#### Goal of the exercise:
In the data below, find every line with the word "Sans" and copy it out.

*** Opening Task data ***

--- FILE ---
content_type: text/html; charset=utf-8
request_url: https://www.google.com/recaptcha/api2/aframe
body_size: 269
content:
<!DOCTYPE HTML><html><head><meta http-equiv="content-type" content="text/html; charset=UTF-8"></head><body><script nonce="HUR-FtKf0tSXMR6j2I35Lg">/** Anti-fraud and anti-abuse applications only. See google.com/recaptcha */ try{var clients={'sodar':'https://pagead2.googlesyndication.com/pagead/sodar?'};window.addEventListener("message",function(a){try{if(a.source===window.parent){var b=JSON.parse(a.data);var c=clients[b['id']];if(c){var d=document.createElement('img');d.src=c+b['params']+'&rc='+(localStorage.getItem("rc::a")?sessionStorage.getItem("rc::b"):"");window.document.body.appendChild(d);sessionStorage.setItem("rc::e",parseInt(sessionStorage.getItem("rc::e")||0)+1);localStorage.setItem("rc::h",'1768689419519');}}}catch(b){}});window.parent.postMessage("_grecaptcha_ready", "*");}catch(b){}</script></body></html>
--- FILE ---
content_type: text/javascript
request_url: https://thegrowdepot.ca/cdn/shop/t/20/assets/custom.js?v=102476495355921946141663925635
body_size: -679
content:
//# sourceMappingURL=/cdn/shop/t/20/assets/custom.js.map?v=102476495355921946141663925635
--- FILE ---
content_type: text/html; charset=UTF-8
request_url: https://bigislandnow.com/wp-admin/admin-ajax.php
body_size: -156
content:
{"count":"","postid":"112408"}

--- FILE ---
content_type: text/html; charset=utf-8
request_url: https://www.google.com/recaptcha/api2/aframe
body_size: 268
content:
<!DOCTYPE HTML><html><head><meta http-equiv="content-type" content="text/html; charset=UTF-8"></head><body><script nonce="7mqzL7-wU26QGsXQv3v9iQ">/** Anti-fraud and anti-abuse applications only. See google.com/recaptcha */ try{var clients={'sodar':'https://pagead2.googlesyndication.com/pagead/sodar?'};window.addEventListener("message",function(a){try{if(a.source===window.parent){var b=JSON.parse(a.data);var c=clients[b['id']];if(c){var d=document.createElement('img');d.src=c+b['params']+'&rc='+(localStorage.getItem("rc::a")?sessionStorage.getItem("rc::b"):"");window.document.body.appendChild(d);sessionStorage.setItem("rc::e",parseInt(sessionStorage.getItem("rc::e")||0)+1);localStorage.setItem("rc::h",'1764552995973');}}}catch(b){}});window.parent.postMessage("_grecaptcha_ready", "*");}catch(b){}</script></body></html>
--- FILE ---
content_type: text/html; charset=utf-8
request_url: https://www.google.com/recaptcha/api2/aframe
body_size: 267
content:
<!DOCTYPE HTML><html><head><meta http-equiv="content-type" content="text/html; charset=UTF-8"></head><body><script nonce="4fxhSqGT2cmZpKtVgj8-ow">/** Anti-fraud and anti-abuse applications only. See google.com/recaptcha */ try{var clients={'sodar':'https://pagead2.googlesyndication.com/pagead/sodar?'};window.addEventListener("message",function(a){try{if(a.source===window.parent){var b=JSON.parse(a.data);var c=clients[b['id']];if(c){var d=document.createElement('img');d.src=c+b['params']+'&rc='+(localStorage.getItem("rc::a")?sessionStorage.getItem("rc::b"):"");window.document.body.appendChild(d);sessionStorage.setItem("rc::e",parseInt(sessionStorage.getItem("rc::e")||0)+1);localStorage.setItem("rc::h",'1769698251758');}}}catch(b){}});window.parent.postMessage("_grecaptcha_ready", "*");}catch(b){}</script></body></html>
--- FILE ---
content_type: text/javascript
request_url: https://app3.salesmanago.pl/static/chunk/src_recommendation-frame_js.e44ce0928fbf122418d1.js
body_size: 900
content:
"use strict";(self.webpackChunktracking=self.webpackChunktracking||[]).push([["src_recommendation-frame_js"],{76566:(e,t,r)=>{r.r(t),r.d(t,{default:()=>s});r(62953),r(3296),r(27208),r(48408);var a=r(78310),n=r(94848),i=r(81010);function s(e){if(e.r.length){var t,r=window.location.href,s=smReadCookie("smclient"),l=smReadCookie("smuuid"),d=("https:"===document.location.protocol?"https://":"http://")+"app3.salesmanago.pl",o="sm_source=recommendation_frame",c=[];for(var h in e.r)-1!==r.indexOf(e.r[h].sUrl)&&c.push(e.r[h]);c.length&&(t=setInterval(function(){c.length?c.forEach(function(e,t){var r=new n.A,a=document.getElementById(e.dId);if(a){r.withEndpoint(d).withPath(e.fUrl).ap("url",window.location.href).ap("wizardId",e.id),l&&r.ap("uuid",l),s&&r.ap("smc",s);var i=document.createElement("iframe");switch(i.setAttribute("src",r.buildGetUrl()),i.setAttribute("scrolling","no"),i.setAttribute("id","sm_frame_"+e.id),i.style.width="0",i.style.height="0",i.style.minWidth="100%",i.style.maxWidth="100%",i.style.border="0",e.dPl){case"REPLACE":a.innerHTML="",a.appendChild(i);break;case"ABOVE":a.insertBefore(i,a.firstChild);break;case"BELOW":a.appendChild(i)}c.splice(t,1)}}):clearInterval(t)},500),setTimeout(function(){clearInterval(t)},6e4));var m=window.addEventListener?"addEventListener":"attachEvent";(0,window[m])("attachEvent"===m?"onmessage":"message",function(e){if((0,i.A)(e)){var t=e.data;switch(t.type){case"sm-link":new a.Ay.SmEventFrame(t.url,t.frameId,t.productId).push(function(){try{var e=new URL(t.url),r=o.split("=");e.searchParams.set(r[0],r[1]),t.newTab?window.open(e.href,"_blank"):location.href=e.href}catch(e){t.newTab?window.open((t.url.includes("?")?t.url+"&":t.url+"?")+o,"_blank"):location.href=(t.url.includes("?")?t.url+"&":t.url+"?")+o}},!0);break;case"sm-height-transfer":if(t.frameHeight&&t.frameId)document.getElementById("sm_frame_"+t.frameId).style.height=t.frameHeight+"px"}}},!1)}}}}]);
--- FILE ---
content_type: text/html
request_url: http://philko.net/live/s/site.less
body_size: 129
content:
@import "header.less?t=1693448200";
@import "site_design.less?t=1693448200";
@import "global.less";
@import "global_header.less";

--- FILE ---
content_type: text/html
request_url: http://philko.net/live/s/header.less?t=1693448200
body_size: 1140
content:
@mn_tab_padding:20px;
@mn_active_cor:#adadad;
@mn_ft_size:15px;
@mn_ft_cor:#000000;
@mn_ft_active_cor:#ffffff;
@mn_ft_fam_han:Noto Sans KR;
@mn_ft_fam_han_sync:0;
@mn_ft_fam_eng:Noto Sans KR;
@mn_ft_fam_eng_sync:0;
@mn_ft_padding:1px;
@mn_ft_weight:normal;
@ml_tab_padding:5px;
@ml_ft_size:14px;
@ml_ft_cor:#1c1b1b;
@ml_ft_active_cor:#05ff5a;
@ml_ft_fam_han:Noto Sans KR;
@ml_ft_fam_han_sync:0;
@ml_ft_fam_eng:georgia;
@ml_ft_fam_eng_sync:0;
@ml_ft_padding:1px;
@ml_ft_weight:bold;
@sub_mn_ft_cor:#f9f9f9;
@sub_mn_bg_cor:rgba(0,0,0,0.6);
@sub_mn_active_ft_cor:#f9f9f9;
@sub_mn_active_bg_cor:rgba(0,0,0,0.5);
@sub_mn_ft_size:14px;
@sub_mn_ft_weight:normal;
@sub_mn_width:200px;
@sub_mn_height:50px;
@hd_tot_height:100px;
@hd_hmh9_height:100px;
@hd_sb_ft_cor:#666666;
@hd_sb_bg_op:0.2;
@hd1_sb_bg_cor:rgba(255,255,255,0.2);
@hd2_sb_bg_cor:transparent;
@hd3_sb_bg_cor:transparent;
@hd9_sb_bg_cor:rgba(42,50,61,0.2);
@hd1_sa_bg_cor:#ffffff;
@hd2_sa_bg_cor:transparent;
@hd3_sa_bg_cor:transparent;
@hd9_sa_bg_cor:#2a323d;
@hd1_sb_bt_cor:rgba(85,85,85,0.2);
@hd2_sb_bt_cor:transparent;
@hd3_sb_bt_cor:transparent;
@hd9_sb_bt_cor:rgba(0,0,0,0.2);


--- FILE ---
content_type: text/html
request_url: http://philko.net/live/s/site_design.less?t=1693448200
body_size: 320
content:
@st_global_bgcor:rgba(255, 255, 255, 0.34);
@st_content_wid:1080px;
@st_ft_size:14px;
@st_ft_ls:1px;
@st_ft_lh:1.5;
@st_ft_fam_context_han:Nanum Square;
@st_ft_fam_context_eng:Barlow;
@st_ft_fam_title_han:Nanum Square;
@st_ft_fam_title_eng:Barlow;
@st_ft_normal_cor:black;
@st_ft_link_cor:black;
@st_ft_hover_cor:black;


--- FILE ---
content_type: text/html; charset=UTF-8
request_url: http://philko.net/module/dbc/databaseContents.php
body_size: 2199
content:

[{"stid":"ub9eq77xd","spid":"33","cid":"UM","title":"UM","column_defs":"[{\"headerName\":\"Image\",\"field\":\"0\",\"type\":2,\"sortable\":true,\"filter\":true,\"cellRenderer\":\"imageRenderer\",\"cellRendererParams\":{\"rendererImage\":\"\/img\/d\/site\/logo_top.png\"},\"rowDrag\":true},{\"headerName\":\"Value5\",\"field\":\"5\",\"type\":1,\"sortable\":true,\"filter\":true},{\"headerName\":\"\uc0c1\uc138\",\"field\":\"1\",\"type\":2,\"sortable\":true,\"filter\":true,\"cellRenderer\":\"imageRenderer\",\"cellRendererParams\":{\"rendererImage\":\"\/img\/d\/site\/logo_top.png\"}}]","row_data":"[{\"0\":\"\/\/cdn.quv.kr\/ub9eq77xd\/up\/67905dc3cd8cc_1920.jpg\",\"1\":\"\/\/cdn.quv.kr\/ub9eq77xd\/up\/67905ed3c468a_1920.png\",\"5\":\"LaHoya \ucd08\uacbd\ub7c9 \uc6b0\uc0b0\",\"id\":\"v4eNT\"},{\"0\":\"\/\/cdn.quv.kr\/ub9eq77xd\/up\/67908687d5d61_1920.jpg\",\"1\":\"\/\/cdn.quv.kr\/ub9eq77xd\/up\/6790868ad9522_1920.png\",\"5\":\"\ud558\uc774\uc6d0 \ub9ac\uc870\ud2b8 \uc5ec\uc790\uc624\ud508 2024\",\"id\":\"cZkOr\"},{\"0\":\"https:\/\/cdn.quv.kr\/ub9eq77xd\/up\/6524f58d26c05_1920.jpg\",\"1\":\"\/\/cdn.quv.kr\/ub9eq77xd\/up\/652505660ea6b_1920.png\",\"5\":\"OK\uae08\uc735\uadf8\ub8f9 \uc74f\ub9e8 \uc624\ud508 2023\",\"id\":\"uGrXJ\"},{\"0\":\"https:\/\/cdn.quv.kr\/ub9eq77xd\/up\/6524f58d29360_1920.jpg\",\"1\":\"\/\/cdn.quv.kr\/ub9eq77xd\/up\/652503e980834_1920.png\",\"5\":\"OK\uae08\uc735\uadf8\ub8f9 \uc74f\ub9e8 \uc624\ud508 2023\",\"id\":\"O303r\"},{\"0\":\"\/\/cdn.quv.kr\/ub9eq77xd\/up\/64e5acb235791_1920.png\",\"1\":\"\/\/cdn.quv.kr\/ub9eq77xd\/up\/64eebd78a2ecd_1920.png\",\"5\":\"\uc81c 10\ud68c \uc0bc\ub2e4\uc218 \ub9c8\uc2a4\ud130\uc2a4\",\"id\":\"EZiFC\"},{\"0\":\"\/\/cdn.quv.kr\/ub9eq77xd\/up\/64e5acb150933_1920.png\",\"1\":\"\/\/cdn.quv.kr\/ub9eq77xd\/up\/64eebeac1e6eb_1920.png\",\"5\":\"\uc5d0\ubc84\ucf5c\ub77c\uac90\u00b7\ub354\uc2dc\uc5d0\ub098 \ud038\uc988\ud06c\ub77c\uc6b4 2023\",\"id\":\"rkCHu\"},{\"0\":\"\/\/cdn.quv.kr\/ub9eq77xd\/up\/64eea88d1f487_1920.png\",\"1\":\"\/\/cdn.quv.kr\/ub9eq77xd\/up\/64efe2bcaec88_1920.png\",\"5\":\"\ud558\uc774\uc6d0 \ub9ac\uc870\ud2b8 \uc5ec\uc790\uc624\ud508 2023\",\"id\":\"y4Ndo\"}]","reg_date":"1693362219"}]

*** Closing Task data ***

#### Answer for the task:
@mn_ft_fam_han:Noto Sans KR;
@mn_ft_fam_eng:Noto Sans KR;
@ml_ft_fam_han:Noto Sans KR;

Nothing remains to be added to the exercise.